You’ve seen lots of change since we last spoke. Congrats on new directions (family and home), and good luck on release of bmx book.

Been working my skills up on Montara Mtn. Tons of fun and meet all kinds of people from all over up there. Rode last month with a guy who grew up in ptown and now lives in boulder. He rides moto and mtb. I told him to look u up.

Can you help with a practical question? How do you break in new brake pads?

Also thinking of putting a 8 inch rotor on my front (32 talas) thoughts?

Thanks, Tony

Hey Tony,

Thanks for the kind words and the great question.

I learned a lot about brake pads. Here are the basics:

Why must you break in your brake pads?
Brake pad break-in, or “burnishing,” is the process of depositing a layer of brake pad material on the brake rotor. The friction between this layer and your pad is what turns your kinetic energy into thermal energy — your speed into heat.

Professional advice
This is from Richard Travis at Hayes:

With our sintered pads (copper colored), ample stops are required before dropping into any trail system.

What I mean is this: Always do 20 to 30 parking lot stops to get the bed in process started. Then drop in doing a sight lap or two making lots of brake applications while investigating the track/course. Thru this process you’ll feel your brake power come online and improve greatly.

The longer the you allow your brakes to bed in, the more power you’ll have. If you drop in on your local DH track on an un-burnished pad you’ll have no power, glaze the pads, your brake application time will compound and you’ll put mega heat into the system resulting in poor performance. All because you didn’t make time for proper bed in.

Our semi metallics (black and silver) need about a third of the time for bed in. They tend to come online very quickly.

OK, how?
To transfer the pad material to your rotors, you have to generate some serious heat. That means you need speed, and you have to brake pretty hard.

Here are three ways to get speed, hardest first:

1. Sprint. Get up to full speed then shut ‘er down. 20-30 full sprints … Go get some!

2. A short, steep hill with a long, safe runout. My vote.

3. Motorized assistance. Curtis Keene used to have his dad tow him up to speed on a quad. I never knew why they bothered, but now I know: burnishing, baby!

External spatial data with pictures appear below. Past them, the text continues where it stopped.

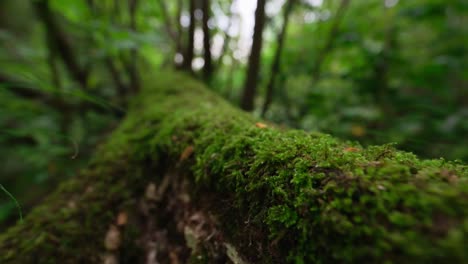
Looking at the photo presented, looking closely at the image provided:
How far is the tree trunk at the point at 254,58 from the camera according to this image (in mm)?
2363

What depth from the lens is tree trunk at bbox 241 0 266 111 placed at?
2.36 meters

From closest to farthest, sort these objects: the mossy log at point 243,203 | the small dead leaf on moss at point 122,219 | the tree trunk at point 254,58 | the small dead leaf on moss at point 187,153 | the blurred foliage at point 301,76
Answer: the mossy log at point 243,203, the small dead leaf on moss at point 187,153, the small dead leaf on moss at point 122,219, the tree trunk at point 254,58, the blurred foliage at point 301,76

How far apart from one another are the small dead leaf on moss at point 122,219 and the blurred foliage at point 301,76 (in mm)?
1419

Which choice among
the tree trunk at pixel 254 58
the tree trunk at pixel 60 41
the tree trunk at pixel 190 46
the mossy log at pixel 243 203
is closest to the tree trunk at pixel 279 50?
the tree trunk at pixel 254 58

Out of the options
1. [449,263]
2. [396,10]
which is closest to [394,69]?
[396,10]

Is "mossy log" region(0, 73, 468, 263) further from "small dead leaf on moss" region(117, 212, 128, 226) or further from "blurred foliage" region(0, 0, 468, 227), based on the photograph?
"blurred foliage" region(0, 0, 468, 227)

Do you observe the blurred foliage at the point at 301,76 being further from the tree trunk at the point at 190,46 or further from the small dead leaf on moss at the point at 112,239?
the small dead leaf on moss at the point at 112,239

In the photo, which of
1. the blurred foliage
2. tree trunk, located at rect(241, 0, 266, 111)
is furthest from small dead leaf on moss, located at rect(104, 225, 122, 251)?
tree trunk, located at rect(241, 0, 266, 111)

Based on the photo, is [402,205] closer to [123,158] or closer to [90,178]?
[123,158]

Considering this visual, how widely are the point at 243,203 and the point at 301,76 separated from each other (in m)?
3.35

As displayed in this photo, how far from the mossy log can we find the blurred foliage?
4.23 ft

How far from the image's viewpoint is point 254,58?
2682 mm

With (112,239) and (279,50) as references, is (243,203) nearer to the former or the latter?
(112,239)

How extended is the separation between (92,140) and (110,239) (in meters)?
2.59
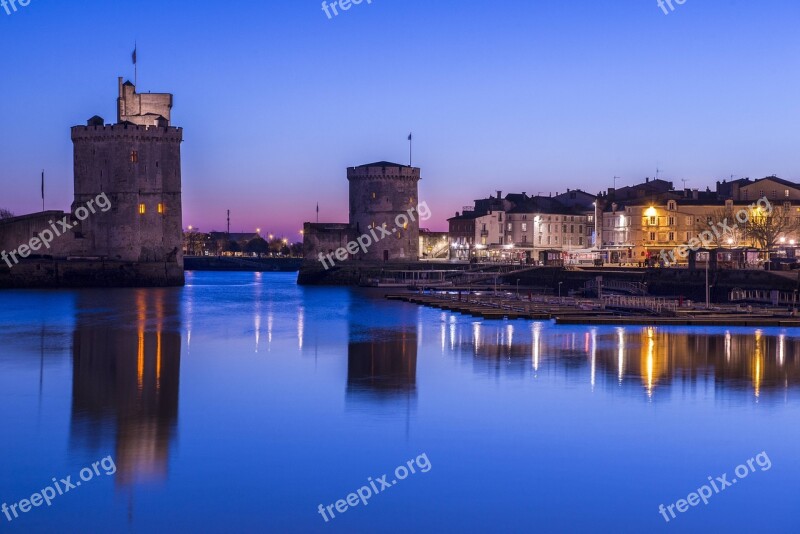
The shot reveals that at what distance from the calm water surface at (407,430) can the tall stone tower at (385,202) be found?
106 feet

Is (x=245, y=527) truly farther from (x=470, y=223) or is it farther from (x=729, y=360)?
(x=470, y=223)

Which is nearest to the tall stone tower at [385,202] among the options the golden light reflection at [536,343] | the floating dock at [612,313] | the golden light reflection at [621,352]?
the floating dock at [612,313]

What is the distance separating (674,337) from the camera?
79.3 ft

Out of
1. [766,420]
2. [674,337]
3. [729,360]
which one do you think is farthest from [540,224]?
[766,420]

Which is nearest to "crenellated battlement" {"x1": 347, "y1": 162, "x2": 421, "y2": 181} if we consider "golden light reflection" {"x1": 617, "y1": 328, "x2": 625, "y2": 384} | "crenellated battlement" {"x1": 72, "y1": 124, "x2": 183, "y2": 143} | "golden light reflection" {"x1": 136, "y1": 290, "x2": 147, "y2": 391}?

More than you ever wanted to know about brake burnishing:

Pad and Rotor Bed-In Theory, Definitions and Procedures: Removing the Mystery from Brake Pad Bed-In by Matt Weiss of StopTech and James Walker, Jr. of scR motorsports.

Wow. I guess pedaling around while dragging my brakes won’t cut it anymore.

— Lee

RE: the 8-inch rotor on your 32 TALAS: I rocked that setup for several years, and it worked well.